Cisco ASA Group Policy Access Lists Are Evil
Anyone who ever had to use a Cisco ASA firewall knows how access control works. You have to create ACLs, which are collections of rules that specify allowed and denied traffic. Every rule specifies the source of the traffic and its destination. If the source and destination IPs and/or ports of the packet match the source and destination IPs and/or ports of a permissive rule, it’s allowed to pass. If the match is with a denying rule, the packet is not allowed. Simple, right?
Not exactly. There’s an exception to this principle, and that’s the ACLs used for filtering traffic going through VPN tunnels. They are called “group policy access lists” or just “vpn filters” (from the “vpn-filter” CLI command used to configure them). In those ACLs, the definition of source and destination is turned upside down. Though not always. It’s more like you no longer know what they are – at all. Source is now everything that’s on the remote side of the tunnel, and destination is local to the firewall. The logic is now very different, even though the syntax remains the same.
Now, let’s take a look at what this means for our security. We will consider the same ACL, first its meaning when used for standard access rules, and then its vpn filter meaning.
access-list web-access extended permit tcp 192.168.1.0 255.255.255.0 host 5.5.5.5 eq http
This rule will allow all our internal users on 192.168.1.0/24 network to access the external web server on 5.5.5.5. It’s very straightforward, does exactly what we want it to, no surprises here. But if that web server happens to sit on the other side of a VPN tunnel, everything changes. We need to rewrite the rule to put that web server as the source, since it’s on the remote end, and our internal network as the destination:
access-list web-access extended permit tcp host 5.5.5.5 eq http 192.168.1.0 255.255.255.0
It achieves the same result, but also something else, completely unintended and very insecure. Now, anyone, who has root access to that web server, will be able to access any tcp port on any host on 192.168.1.0 network, as long as they can open that connection with port 80 as the source. The ASA no longer knows which side has to initiate the connection and doesn’t have any means to distinguish between legitimate client-to-webserver connection and someone running netcat to hit the client network. The client network is suddenly no more secure than that remote web server.

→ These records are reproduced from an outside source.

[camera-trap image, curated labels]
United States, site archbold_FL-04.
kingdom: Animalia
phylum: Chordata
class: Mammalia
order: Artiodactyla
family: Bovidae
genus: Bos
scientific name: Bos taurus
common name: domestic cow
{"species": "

And this is why VPN filters are evil.
P.S. VPN filters actually have one useful capability, which is conspicuously absent from standard ASA access control mechanism: by the virtue of being applied to traffic between two specific sets of networks, they effectively implement the concept of zones, so popular (and so useful!) in other vendors’ firewalls. I’ll cover this concept – or rather the lack of it and the nastiness of the necessary workarounds – in a future post.